Os biólogos Julia Tavares e Thiago Sanna trabalham juntos há mais de dois anos para mostrar que a Floresta Amazônica não é uma mancha verde no mapa. “Não existe essa uniformidade. Há vários tipos florestais dentro da Amazônia”, diz ela.

O foco de estudo dos pesquisadores são as florestas alagáveis, áreas da Amazônia que passam dias e até meses inundadas pelas cheias dos rios e que obrigaram plantas, animais, pessoas e muitos outros seres a se adaptarem a esse modo de vida anfíbio.

Vista de planície alagável no rio Japurá, na Amazônia.

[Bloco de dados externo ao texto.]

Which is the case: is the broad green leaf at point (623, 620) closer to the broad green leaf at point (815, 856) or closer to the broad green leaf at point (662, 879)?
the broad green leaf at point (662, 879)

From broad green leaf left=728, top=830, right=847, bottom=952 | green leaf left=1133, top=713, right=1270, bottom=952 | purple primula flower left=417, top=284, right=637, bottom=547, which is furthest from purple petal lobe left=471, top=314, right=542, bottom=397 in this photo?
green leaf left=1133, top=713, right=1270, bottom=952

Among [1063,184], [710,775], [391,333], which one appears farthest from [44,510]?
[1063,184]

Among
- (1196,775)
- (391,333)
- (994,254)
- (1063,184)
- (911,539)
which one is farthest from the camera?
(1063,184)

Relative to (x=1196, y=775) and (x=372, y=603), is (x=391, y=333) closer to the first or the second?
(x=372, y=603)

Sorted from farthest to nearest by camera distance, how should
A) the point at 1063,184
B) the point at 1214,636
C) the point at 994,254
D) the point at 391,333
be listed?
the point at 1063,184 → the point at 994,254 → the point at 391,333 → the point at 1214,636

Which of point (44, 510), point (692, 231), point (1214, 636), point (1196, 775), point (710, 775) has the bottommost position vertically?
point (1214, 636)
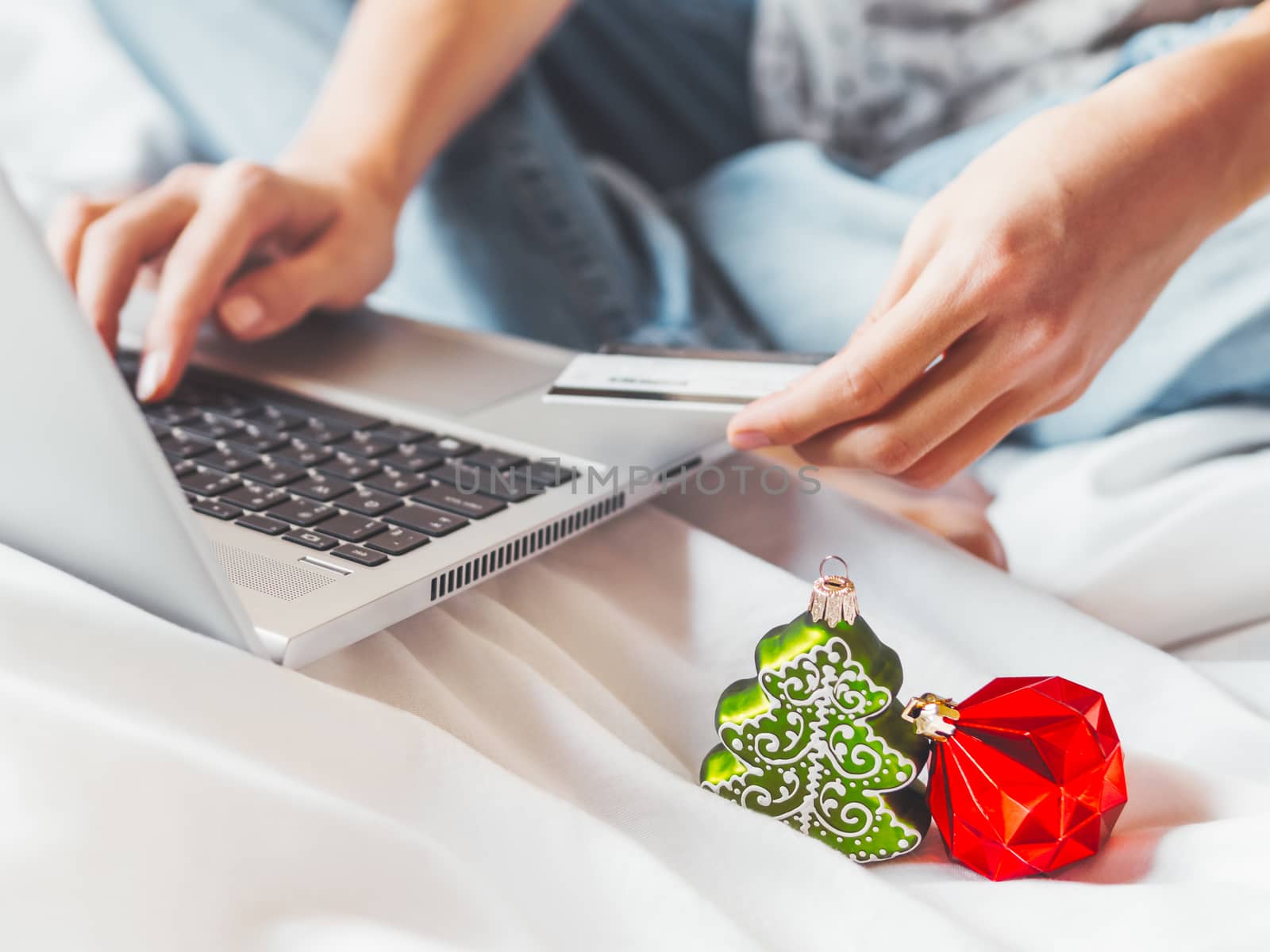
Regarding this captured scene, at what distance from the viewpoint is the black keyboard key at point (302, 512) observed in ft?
1.43

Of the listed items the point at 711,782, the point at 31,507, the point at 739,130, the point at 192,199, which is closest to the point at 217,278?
the point at 192,199

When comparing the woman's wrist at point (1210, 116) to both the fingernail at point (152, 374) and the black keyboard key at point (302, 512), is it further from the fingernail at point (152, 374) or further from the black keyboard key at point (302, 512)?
the fingernail at point (152, 374)

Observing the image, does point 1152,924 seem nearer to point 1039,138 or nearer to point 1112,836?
point 1112,836

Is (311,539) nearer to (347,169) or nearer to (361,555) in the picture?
(361,555)

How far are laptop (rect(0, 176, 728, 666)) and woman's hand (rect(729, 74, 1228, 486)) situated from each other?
9 cm

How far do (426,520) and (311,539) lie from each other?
0.04 m

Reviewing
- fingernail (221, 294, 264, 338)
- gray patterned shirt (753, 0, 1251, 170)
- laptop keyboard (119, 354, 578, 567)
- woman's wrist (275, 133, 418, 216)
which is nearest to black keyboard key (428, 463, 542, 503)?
laptop keyboard (119, 354, 578, 567)

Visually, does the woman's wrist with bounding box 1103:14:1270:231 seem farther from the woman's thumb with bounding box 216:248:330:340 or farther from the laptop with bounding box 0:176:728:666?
the woman's thumb with bounding box 216:248:330:340

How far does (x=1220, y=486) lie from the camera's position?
0.53 metres

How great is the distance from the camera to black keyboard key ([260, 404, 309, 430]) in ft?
1.82

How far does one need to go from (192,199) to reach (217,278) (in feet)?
0.27

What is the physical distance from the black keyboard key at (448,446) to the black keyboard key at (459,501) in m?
0.05

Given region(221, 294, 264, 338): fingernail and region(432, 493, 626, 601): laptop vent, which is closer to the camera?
region(432, 493, 626, 601): laptop vent

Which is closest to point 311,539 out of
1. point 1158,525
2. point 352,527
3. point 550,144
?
point 352,527
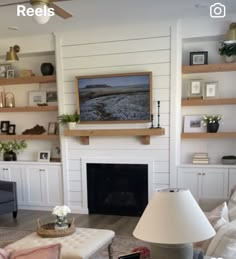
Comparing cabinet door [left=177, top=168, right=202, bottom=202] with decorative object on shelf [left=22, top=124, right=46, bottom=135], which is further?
decorative object on shelf [left=22, top=124, right=46, bottom=135]

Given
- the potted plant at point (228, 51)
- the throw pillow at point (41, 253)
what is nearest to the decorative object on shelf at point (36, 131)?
the potted plant at point (228, 51)

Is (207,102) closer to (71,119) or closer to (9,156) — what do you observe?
(71,119)

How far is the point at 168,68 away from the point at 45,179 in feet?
9.17

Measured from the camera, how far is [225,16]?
174 inches

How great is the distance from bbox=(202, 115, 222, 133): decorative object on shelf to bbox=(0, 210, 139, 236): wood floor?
1815mm

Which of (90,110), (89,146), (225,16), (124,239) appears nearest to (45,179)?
(89,146)

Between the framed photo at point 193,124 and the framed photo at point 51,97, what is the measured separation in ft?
7.62

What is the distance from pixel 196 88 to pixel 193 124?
0.57 metres

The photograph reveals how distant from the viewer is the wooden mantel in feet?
15.3

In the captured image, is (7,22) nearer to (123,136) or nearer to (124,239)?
(123,136)

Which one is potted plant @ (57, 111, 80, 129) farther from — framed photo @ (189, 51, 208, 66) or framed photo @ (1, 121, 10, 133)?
framed photo @ (189, 51, 208, 66)

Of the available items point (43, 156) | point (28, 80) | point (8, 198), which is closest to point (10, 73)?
point (28, 80)

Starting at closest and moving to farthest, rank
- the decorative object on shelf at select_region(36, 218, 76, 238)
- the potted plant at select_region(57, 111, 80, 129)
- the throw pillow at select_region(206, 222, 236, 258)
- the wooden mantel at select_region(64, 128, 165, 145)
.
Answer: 1. the throw pillow at select_region(206, 222, 236, 258)
2. the decorative object on shelf at select_region(36, 218, 76, 238)
3. the wooden mantel at select_region(64, 128, 165, 145)
4. the potted plant at select_region(57, 111, 80, 129)

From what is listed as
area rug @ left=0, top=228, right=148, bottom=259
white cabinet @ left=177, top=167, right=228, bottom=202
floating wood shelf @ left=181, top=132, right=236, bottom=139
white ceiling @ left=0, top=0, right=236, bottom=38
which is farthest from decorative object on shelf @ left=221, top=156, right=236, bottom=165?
white ceiling @ left=0, top=0, right=236, bottom=38
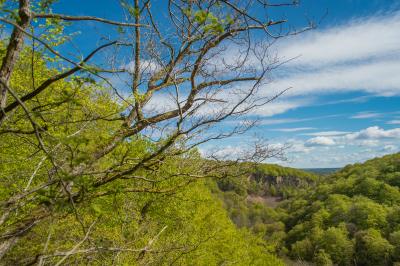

Modelos climáticos globais tendem a não mostrar áreas inundáveis na Amazônia Foto: Pablo Albarenga/National Geographic

Mais do que tornar conhecida a diversidade da maior floresta tropical do mundo, porém, o objetivo da dupla é descobrir qual o nível de vulnerabilidade desses ecossistemas às mudanças climáticas.

Essa missão uniu os dois pesquisadores durante a expedição Perpetual Planet à Amazônia, realizada pela National Geographic Society com o apoio da Rolex.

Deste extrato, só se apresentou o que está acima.